I agree, the sync shouldn't be used.

The new socket option sounds like a good idea, it will keep default
behaviour as-is and avoid breaking the API.

On 11 October 2016 at 12:22, Doron Somech <somdo...@gmail.com> wrote:
> The sync is actually used for thread safe socket, I don't think it is
> a good idea to use it.
>
> Actually we already have thread safe sockets, we can use Radio-dish.
> Maybe creating a socket option to use radio-dish instead of pair, by
> default the monitor will use pair, if the new option
> (ZMQ_MONITOR_USE_RADIO?) is enabled socket will create radio socket
> instead.
>
>
>
> On Tue, Oct 11, 2016 at 2:03 PM, Auer, Jens <jens.a...@cgi.com> wrote:
>> Hi,
>>
>>
>>
>> I’ve patched socket_base_t to protect the monitor socket with a mutex. There
>> was an unused mutex “sync” already available in socket_base_t so I’ve used
>> this J. If you want I can upload a pullrequest.
>>
>>
>>
>> Cheers,
>>
>>   Jens
>>
>>
>>
>> --
>>
>> Dr. Jens Auer | CGI | Software Engineer
>>
>> CGI Deutschland Ltd. & Co. KG
>> Rheinstraße 95 | 64295 Darmstadt | Germany
>>
>> T: +49 6151 36860 154
>>
>> jens.a...@cgi.com
>>
>> Unsere Pflichtangaben gemäß § 35a GmbHG / §§ 161, 125a HGB finden Sie unter
>> de.cgi.com/pflichtangaben.
>>
>>
>>
>> CONFIDENTIALITY NOTICE: Proprietary/Confidential information belonging to
>> CGI Group Inc. and its affiliates may be contained in this message. If you
>> are not a recipient indicated or intended in this message (or responsible
>> for delivery of this message to such person), or you think for any reason
>> that this message may have been addressed to you in error, you may not use
>> or copy or deliver this message to anyone else. In such case, you should
>> destroy this message and are asked to notify the sender by reply e-mail.
>>
>>
>>
>> From: zeromq-dev [mailto:zeromq-dev-boun...@lists.zeromq.org] On Behalf Of
>> Auer, Jens
>> Sent: 11 October 2016 09:31
>> To: ZeroMQ development list
>> Subject: Re: [zeromq-dev] Assertion failure with socket monitor when clients
>> disconnect
>>
>>
>>
>> Hi Doron,
>>
>> I'm not a big fun of monitoring and prefer others solution. I actually think
>> of deprecating it,  the implementaion is buggy and actually violate the
>> don't share the socket between threads,  which is probably what causing your
>> issue.
>>
>> That’s quite a shock given that it is part of the stable API. I think in
>> this case it should not only be deprecated but removed from API completely.

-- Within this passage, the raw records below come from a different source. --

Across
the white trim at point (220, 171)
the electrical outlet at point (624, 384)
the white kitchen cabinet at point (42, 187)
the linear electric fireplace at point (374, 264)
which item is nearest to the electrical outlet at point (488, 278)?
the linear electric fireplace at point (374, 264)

>> On the other hand, something to monitor the connections is probably needed.
>> Our clients are very concerned with TCP connections and would always insist
>> on logging capabilities of TCP connection state changes. It would also be
>> nice to get some statistics from the connections, e.g. number of received
>> bytes or messages.
>>
>> Anyway,  you have two options,  I think you can manage without the
>> monitoring,  I can try and help you find other solutions.  Another option is
>> to try and not listen to all events, maybe this will avoid the sharing
>> violation.
>>
>> I would like to replace the monitor with something else, but I am not sure
>> how to do this given our requirements. Currently, we use the monitor to
>>
>> -       Log TCP connection events for connect, disconnect, accept, listen
>> and reconnection retry events
>>
>> -       Limit the number of reconnection attempts
>>
>> Unfortunately this includes disconnect events which are exactly the events
>> causing the crashes right now. The other events are probably rare enough
>> that there is no problem.
>>
>> Is there another way to implement this without using the socket monitor? We
>> use Router, Dealer, Sub, XPub and Stream sockets. I have full control over
>> the protocol between the Router/Dealer, but I cannot change the protocol
>> between Pub/Sub and external clients over Stream sockets, so I cannot add
>> control messages here.
>>
>> I think an easy fix for my issues would be to add a mutex to protect the
>> monitor socket in socket_base_t. I guess this was not done because it would
>> block the thread and probably impact performance, but at least it will work
>> correctly and not crash. It should be good enough for our use-case.
>>
>> An idea for a non-blocking solution would be to have an independent monitor
>> class as there are listener and accepter classes which has an inproc SUB
>> socket and the PAIR socket. Each ZeroMQ socket would then create a monitor
>> when it is created, and each session object would have a PUB socket to
>> broadcast events to the monitor. The monitor then forwards events received
>> from individual clients/sessions on different IO threads to the PAIR socket
>> where the application code can connect.
>>
>> Best wishes,
>>
>>   Jens
>>
>>
>>
>>
>>
>> On Oct 10, 2016 17:45, "Auer, Jens" <jens.a...@cgi.com> wrote:
>>
>> Hi,
>>
>> I have an issue with socket monitor on a ZMQ_STREAM socket. We have
>> recognized that our sometimes software crashes with an internal ZeroMQ
>> assertions when non-ZeroMQ-clients disconnect.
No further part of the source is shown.